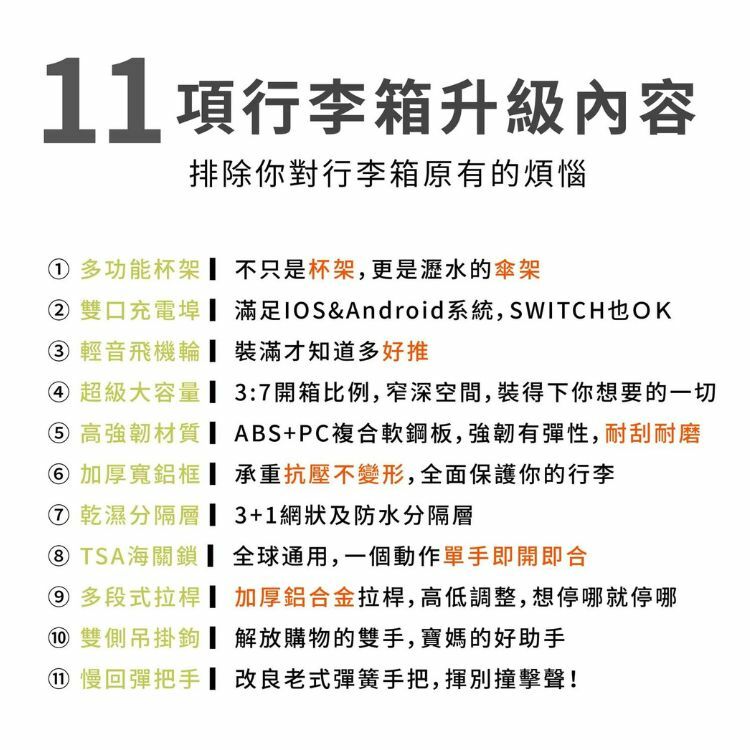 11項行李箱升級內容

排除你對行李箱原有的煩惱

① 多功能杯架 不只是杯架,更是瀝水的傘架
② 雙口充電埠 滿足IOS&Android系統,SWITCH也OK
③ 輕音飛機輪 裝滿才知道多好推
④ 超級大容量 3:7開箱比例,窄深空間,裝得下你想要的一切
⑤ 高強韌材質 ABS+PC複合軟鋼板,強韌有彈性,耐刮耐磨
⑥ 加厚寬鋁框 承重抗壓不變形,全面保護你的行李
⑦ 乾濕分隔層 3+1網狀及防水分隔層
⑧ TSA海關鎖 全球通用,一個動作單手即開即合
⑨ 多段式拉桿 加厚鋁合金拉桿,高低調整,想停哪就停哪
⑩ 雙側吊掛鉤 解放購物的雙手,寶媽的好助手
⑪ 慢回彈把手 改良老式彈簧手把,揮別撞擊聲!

# # # # # # #

**ABOUT THIS EXERCISE**
Please retype exactly, and only, the lines starting at the one that contains "⑦ 乾濕分隔層 3+1網狀及防水分隔層" and ending with the last line of the material.

**SOLUTION**
⑦ 乾濕分隔層 3+1網狀及防水分隔層
⑧ TSA海關鎖 全球通用,一個動作單手即開即合
⑨ 多段式拉桿 加厚鋁合金拉桿,高低調整,想停哪就停哪
⑩ 雙側吊掛鉤 解放購物的雙手,寶媽的好助手
⑪ 慢回彈把手 改良老式彈簧手把,揮別撞擊聲!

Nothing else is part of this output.